What’s at stake in Malaysia’s state elections?
Nearly 10 million people will vote in six states on Saturday, a critical electoral battle for Prime Minister Anwar’s nascent government
By Anadolu staff
ANKARA (AA) – Malaysia is set for regional elections in six of its 13 states on Saturday, a pivotal contest that will give a clearer indication of the political headwinds in the country.
Nearly 10 million people will elect 245 lawmakers in Selangor, Penang, Negeri Sembilan, Kelantan, Terengganu and Kedah, where the regional assemblies were dissolved in late June.
The results will not directly impact the federal parliament, but are being widely viewed as a referendum on Prime Minister Anwar Ibrahim’s nascent government and his support among the ethnic Malay majority.
Anwar rode a wave of popularity to win the general elections last November without majority support from the Malays, who are a key political force in peninsular Malaysia.
Since Najib Razak was ousted in 2018, all of Malaysia’s last three prime ministers – Mahathir Mohamad, Muhyiddin Yassin and Ismail Sabri Yaakob – have remained in office for less than two years.
- The contest
Anwar’s progressive and multiethnic Pakatan Harapan (PH) alliance is pitted against Perikatan Nasional (PN), the predominantly Malay Muslim group led by Muhyiddin.
For PN, the polls present an opportunity to strengthen its grip on Kedah, Terengganu and Kelantan, the three states ruled by its member party, the conservative Pan-Malaysian Islamic Party (PAS).
More significantly, however, it would be aiming to capture Selangor, the country’s most economically developed state ruled by Anwar’s coalition.
In Selangor, 39 of the 56 electoral areas have a majority of Malay voters, a crucial factor the opposition will try to capitalize on at all costs.
Another group that all parties have tried hard to woo is the youth in the 18-21 age group, more than 1.4 million in number, most of whom became eligible to vote for the first time in last year’s elections.
- The issues
For the federal government, Anwar struck an alliance with a former rival, the United Malays National Organization (UMNO), which has several top leaders facing corruption charges, including Ahmad Zahid Hamidi, the party’s president and Malaysia’s current deputy premier.
In a survey conducted after last year’s general elections, local research institute Merdeka Center found that inflation, economic progress, corruption, and political instability were the four major issues for most voters.
In terms of what they want governments to address, voters listed five things: job creation, the wage gap, bringing back foreign investments, enhanced anti-corruption efforts, and education reforms.
- ‘Green wave’ and Malay nationalism
These elections will also test PH’s capability to weather the so-called “green wave” of political Islam and Malay nationalism.
According to Malaysia’s 2020 census, Muslims make up 63.5% of the population. The rest are Buddhists, Christians, Hindus, followers of other religions, or are non-religious.
The term “green wave” has gained currency since the November 2022 general elections, when the PAS won 43 of the 222 seats to become the largest party in parliament.

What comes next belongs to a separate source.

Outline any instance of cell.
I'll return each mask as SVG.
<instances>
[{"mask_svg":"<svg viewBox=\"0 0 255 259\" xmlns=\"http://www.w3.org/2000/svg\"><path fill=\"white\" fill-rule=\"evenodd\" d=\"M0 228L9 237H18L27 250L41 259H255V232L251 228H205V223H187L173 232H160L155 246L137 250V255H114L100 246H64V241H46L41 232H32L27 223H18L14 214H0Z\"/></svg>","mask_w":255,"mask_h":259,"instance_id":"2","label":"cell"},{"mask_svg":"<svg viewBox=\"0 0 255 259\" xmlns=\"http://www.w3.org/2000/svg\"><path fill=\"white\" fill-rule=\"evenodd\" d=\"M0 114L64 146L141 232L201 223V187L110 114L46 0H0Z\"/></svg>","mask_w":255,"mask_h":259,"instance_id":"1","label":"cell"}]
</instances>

It enjoys sizable support in the rural east and north of peninsular Malaysia. PAS leaders in Terengganu even defied royal decrees by four of Malaysia’s nine sultans that prohibited the use of mosques for political messages.
The polarization around the three Rs – race, religion and royalty – has been evident during the election campaigns.
In July, Muhammad Sanusi Md Nor, head of the PAS government in Kedah, was arrested for allegedly insulting the sultan of Selangor.
He is facing two charges of sedition and will appear in court in October.
In another incident, Lim Guan Eng, the former finance minister who heads the Chinese-dominated Democratic Action Party, raised the specter of a “green wave” that would “destroy non-Muslim places of worship.”
Mahathir, the two-time former prime minister, is also in the thick of the current political action.
The 98-year-old is challenging his protege-turned-nemesis Anwar with his Malay Proclamation, a 12-point document that paints the prime minister’s multiracial administration as a danger to the rights and privileges of Malays.
Mahathir, who is the longest-serving prime minister in Malaysian history after his tenure from 1981 to 2003, remains influential among several segments of the Malay community.
He is known for going after leaders he believes are undermining the rights of Malays. He had blamed the country’s first Prime Minister Tunku Abdul Rahman for allowing the wealth disparity between Malays and ethnic Chinese.
Anwar has so far resisted indulging in the identity politics around race, religion and royalty in his political campaigns, instead touting plans to pull in some high-profile investments to attract voters, especially in Selangor.